Privacy and Security are critical to health data exchanges between PHRs and EHRs. Privacy is the policy which protects confidentiality. Security is the technical means to ensure patient data is released to the right person, for the right reason, at the right time to protect confidentiality. The US currently lacks a uniform private policy for clinical data exchange. Local implementations are high variable and some organizations use opt-in consent, others use opt-out. The personal health record can help address this lack of policy. By placing the patient at the center of healthcare data exchange and empowering the patient to become the steward of their own data, patient confidentiality becomes the personal responsibility of every participating patient. Patients could retrieve their records, apply privacy controls, and then share their data as needed with just those who need to know. Since policies are local, the security standards built into PHRs need to be flexible enough to support significant heterogeneity.

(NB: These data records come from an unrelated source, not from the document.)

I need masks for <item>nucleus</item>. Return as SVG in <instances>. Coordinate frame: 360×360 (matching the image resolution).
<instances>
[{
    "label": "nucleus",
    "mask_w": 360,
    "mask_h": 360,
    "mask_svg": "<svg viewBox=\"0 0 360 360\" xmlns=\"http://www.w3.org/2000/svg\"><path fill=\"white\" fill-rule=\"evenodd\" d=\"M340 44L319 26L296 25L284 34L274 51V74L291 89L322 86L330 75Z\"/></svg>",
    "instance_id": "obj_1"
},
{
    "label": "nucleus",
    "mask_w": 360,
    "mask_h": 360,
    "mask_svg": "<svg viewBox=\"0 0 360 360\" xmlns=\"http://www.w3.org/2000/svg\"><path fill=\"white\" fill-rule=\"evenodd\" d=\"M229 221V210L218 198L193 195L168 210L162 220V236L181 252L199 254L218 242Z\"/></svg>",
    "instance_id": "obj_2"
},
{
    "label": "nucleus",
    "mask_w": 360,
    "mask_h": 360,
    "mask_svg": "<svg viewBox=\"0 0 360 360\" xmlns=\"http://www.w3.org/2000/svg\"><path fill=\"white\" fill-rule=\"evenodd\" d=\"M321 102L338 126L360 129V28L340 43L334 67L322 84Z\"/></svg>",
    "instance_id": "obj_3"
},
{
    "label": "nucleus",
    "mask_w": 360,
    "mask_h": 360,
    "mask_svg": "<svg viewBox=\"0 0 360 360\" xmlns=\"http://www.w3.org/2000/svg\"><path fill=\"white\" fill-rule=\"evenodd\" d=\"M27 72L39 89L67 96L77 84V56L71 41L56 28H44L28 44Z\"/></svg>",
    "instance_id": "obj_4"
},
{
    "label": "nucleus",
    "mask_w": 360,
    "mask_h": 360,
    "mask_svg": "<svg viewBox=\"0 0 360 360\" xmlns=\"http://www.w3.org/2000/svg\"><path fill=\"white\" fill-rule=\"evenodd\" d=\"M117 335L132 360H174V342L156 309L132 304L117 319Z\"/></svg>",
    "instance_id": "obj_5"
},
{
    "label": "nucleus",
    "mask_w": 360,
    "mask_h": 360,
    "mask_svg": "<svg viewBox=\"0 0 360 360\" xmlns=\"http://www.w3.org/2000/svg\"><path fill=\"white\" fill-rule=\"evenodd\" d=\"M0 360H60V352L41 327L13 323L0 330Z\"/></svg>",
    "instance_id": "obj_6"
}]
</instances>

HITSP has selected the security standards for the country which include audit trails, consent management, role-based access control, federated trust, and authentication. Personal Health Record vendors and device manufacturers will be empowered by these standards, which outline best practices for securing patient identified data transmitted between systems. Once patients trust the security of the network used to exchange data, adoption of personal health records and data exchange among payers and providers will marketly increase. Eventually, PHRs could also hold consent information, recorded via the HITSP Consent Management Interoperability Specfication, that can provide an easily queriable source for patient health information exchange preferences.
The evolution of today's paper-based, non-standardized, unstructured text medical record into a fully electronic, vocabulary controlled, structured interoperable document shared among patients and providers will be a journey. Standards are key and recent work in this area now provides the foundation for personal health records. Security technology exists today that is good enough. Early experiences with PHRs demonstrate high patient satisfaction, reduced phone volume to provider offices and less litigation by patients sharing medical decisionmaking with their clinicians. The time to implement PHRs is now and the only barriers are organizational and political, not technological.